____ Passage

# Vehicle Ownership Transfer



## magoo (Nov 18, 2008)

I am looking for advise on the documentation and procedure required for the transfer of ownership of a second hand car to the about to be new owner , me.

I have the following noted but would appreciate confirmation :

Original Certificate of Vehicle
Original Receipt of Registration.
Deed of Sale - sales agreement - is this required to be notarised and if so who normally covers this cost ?
Copy of buyers and sellers ID - is this to be signed three times and or are three copies required ?
Receipt from the seller to the buyer for monies paid.

I assume one goes to LTO to have the vehicle checked for its legal and roadworthy status and from there to the lawyer to have a Deed of Sale notarised and lastly back to LTO to have the vehicle registered to the new owner.

Is there more ?


----------



## pijoe (Jul 21, 2015)

I would run the plate (by text message to LTO) and make sure that there is no LTO apprehension or alarms on the vehicle. Is there a chance that it is smuggled? I only ask because almost all "big bikes", muscle cars, hot rods, ect, are. The sales agreement, copies of ID, ect are to prove that you bought it but I dont know if you need them at LTO or not as I always have my brother in law do non appearance rego's for me. After that you will need original O.R. and definitely original C.R. ( basically the title in P.I.)
It helps quite a bit if the plate is from the LTO where you live. Dilliman if living in the Manila area, Olongapo if in Subic, ect... That keeps H.P.G. at bay. Someone here probably has a better answer than me but I hope that helps a little. Cheers.


----------



## esv1226 (Mar 13, 2014)

________

** Work to complete **
Write the next part of the vehicle ownership transfer thread, picking up right after its last line.

____ Listed records

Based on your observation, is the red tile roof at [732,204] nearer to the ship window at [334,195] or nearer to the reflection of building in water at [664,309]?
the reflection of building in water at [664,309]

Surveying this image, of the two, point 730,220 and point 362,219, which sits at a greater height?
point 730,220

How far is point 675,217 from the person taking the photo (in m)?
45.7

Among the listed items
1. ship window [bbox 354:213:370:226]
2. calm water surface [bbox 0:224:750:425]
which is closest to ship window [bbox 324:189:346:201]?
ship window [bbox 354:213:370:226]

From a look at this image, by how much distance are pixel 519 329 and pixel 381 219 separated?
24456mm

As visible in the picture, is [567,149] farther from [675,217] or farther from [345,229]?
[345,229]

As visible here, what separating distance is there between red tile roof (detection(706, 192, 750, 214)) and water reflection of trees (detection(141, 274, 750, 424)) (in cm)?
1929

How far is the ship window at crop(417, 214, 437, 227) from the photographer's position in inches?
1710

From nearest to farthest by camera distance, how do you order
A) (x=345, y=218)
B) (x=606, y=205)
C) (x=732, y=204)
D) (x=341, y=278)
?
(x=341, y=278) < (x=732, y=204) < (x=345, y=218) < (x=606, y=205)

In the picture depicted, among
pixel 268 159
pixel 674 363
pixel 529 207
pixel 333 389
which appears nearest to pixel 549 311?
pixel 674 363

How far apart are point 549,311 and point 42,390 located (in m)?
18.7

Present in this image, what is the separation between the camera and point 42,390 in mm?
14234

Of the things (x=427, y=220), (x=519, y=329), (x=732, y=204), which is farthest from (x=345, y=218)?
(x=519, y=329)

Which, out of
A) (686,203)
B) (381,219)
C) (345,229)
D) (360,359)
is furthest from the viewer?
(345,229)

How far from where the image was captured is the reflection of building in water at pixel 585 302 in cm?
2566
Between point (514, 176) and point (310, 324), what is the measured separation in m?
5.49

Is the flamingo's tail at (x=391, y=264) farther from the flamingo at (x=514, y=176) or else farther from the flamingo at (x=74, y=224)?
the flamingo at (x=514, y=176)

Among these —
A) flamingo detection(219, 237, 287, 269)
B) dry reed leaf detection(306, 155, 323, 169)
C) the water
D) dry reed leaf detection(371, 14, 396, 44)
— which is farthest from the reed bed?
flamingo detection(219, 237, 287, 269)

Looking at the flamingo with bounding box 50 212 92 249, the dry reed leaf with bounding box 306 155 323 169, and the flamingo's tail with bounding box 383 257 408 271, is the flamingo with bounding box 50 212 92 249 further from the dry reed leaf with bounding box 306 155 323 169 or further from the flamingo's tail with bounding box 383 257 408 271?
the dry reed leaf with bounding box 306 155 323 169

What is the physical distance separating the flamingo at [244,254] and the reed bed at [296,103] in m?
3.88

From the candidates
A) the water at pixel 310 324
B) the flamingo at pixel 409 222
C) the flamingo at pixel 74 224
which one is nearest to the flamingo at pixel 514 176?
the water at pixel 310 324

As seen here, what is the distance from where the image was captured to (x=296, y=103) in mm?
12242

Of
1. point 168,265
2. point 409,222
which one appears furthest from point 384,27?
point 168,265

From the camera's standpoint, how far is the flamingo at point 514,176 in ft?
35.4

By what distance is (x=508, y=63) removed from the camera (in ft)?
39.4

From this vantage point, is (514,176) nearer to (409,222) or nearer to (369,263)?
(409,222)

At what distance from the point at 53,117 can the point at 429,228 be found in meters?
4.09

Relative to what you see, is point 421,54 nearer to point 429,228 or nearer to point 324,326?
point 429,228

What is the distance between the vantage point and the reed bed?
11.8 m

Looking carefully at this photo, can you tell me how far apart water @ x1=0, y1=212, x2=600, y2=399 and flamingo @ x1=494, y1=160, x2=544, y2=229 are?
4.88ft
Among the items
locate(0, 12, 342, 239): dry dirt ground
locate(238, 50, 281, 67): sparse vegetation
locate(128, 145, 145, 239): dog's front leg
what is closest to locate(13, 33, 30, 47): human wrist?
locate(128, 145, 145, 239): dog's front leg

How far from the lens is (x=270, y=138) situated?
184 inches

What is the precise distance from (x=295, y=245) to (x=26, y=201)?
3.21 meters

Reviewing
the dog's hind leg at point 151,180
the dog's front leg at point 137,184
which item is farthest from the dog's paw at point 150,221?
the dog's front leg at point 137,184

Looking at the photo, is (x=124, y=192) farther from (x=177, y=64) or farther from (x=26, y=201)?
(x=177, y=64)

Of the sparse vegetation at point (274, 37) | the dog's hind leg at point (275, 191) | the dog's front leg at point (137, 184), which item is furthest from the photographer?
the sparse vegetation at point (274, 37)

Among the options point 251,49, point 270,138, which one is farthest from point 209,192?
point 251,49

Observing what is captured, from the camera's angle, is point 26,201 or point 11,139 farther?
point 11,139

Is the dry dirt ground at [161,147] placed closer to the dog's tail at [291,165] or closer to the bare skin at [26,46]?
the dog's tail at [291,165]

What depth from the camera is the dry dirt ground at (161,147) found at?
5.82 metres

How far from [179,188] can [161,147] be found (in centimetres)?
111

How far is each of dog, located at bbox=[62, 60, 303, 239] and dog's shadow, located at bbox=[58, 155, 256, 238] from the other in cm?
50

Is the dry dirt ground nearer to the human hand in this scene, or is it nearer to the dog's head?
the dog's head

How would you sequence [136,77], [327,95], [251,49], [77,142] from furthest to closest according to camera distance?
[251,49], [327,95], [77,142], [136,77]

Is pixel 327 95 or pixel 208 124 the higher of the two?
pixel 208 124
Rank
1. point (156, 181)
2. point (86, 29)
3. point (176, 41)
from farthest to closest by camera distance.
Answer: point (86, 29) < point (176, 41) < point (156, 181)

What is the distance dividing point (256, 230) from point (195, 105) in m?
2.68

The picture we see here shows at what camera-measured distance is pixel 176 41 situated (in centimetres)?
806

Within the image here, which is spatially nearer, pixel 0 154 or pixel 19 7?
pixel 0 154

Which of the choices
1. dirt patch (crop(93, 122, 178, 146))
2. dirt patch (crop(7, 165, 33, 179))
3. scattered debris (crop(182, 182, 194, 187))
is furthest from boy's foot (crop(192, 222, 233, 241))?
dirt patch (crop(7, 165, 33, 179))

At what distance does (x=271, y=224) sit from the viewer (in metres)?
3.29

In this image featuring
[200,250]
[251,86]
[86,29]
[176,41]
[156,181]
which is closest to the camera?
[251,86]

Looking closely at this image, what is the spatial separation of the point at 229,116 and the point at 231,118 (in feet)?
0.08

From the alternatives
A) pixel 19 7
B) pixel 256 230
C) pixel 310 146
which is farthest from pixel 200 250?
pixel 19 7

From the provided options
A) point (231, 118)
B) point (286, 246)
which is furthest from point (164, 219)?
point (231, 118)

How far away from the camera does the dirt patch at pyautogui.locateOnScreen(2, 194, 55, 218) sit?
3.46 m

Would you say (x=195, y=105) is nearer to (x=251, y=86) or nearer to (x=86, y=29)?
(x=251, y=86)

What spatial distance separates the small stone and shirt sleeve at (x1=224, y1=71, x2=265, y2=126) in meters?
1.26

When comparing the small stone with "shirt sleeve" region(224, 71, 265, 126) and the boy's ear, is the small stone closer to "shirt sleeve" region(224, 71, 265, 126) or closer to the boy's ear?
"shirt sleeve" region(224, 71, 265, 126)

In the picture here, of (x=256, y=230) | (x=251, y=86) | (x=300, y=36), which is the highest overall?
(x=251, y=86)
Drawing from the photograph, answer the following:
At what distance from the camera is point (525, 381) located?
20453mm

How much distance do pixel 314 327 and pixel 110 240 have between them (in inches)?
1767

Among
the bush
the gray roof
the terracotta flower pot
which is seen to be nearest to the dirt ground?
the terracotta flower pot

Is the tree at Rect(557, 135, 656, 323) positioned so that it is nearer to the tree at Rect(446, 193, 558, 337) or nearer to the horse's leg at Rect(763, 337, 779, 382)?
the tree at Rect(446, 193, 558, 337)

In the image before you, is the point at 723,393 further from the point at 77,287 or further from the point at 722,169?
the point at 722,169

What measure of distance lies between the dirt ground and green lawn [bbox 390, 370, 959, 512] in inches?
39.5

________

** Task answer **
Sold our car yesterday. The buyer is a friend. She did not even test drive. She came to our house with her sister, the "deed" which we filled up and the person who notarized the deed. We paid 1500 pesos. The sister and notarizer then took off to transfer title, insurance, etc. I don't know what else is involved. The buyer and I went to the bank - she withdrew pesos, I bought dollars.


----------



## M.C.A. (Feb 24, 2013)

This probably one area I'd have a family friend (authorized fixer), ask at the LTO counter who can help you and then have them handle the transactions if we go in as expats in some area's it's gonna be a long and stressful day or many days.


----------



## magoo (Nov 18, 2008)

pijoe said:


> I would run the plate (by text message to LTO) and make sure that there is no LTO apprehension or alarms on the vehicle. Is there a chance that it is smuggled? I only ask because almost all "big bikes", muscle cars, hot rods, ect, are. The sales agreement, copies of ID, ect are to prove that you bought it but I dont know if you need them at LTO or not as I always have my brother in law do non appearance rego's for me. After that you will need original O.R. and definitely original C.R. ( basically the title in P.I.)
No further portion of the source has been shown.